= Отрывок для чтения =
<<<<

Выбрать главу
III

Бальмонт заявляет:

Я не знаю мудрости, годной для других, Только мимолетности я влагаю в стих, В каждой мимолетности вижу я миры, Полные изменчивой радужной игры.
Не кляните, мудрые, что вам до меня? Я ведь только облачко, полное огня, Я ведь только облачко, — видите, плыву И зову мечтателей — вас я не зову.

Какой контраст представляет неприятный, заискивающий тон этих строк с глубоким и скромным достоинством стихов Боратынского! Бальмонт оправдывается, как бы извиняется. Непростительно! Недопустимо для поэта! Единственное, чего нельзя простить! Ведь поэзия есть сознание своей правоты. У Бальмонта в данном случае нет этого сознания. Он явно потерял точку опоры. Первая строка убивает всё стихотворение. Поэт сразу определенно заявляет, что мы ему не интересны:

Я не знаю мудрости, годной для других.

>>>>

= Записанные данные =
<<<<

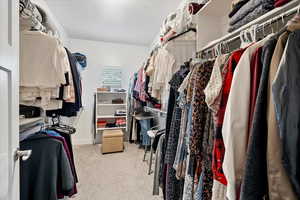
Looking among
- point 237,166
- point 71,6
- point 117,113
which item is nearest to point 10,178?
point 237,166

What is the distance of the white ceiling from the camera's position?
7.16 feet

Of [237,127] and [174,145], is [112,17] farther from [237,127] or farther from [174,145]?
[237,127]

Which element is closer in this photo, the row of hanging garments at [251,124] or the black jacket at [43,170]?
the row of hanging garments at [251,124]

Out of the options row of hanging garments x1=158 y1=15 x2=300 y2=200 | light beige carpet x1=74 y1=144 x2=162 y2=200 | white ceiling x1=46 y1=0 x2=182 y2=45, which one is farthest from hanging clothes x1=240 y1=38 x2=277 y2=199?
white ceiling x1=46 y1=0 x2=182 y2=45

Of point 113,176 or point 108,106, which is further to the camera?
point 108,106

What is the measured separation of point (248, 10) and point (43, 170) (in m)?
1.64

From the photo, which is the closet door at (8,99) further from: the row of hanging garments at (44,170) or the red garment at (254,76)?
the red garment at (254,76)

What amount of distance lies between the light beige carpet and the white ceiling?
246 centimetres

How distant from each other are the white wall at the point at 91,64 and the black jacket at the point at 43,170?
8.43 feet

>>>>

= Что сделать =
Выведите дословно часть отрывка о стихах Бальмонта: от «Выбрать главу» до «вас я не зову.» включительно.

= Ответ =
Выбрать главу
III

Бальмонт заявляет:

Я не знаю мудрости, годной для других, Только мимолетности я влагаю в стих, В каждой мимолетности вижу я миры, Полные изменчивой радужной игры.
Не кляните, мудрые, что вам до меня? Я ведь только облачко, полное огня, Я ведь только облачко, — видите, плыву И зову мечтателей — вас я не зову.